Badrinath and Kedarnath Dham
Badrinath Dham is one of the oldest of Hindu places of worship. On the right bank of the river Alaknanda lies the sacred shrine perched at an altitude of 3133 m above sea level, guarded on either side by the two mountain peaks Nar & Narain with the towering Neelkanth peak providing a splendid back-drop. Also known as the Vishal Badri, the largest among the five Badris, it is revered by all as the apt tribute to Lord Vishnu. he revered spot was once carpeted with wild berries which gave it the name 'Badri Van' meaning 'forest of berries.' Built by Adi Shankaracharaya, the philosopher-saint of the 8th century, the temple has been renovated several times due to damage by avalanches and restored in the 19th century by the royal houses of Scindia & Holkar. The main entrance gate is colourful & imposing popularly known as Singhdwar. References to Sri Badrinath have been made in the Vedas & perhaps it was a popular shrine during the Vedic age also. The Skand Purana gives an accvount of the Adiguru consecrating the idol of Lord Badri Vishal in the temple after recovering it from Narad Kund, in a pursuance of a divine call from heaven.
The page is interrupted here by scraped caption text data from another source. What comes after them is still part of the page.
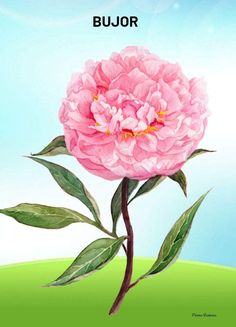 School, Flowers, Plants, Plant, Royal Icing Flowers, Flower, Florals, Floral, Planets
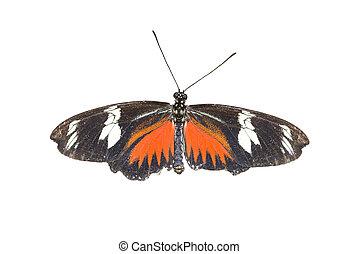 Doris Longwing Butterfly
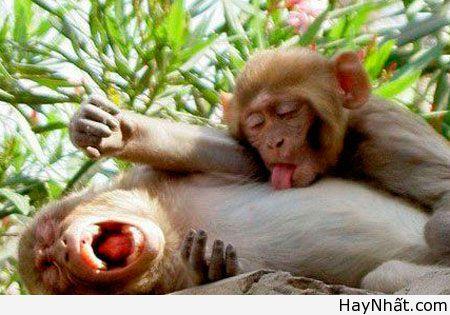 Cười bể bụng với động vật (Part 1) 6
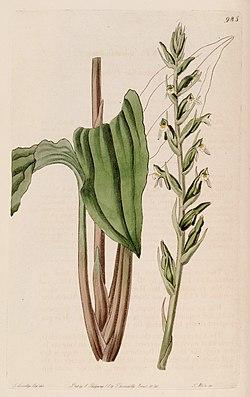 "Pelexia adnata, Illustration aus ""The Botanical Register"""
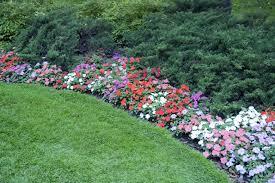 Shrub Garden Ideas Clever Backyard Shrub Garden Ideas Sublipalawan Style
The pilgrims are cleansed body & soul and with having achieved purity in that sense, pilgrims to Sri Kedarnath becomes most rewarding. It is also customary to worship Lord Shiva with water of Ganga, which pilgrims going from Gangotri as well take some there to Kedarnath. Kedarnath is the seat of Lord Shiva. It is one of the twelve "Jyotirlingas" of Lord Shiva. Lying at an altitude of 3584 m at the head of river Mandakini, the shrine of Kedarnath is amongst the holiest pilgrimage for the Hindus. It is no wonder that Adi Guru Shankaracharya - a great scholar & saint, chose to enshrine Lord Shiva in this land, where the unholy becomes oly and the holy becomes holier. It is the place where Lord Shiva absolved Pandavas from the sin of killing their own cousins Kauravas in the battle of Kurukshetra. The origin of the revered temple can be found in the great epic Mahabharat.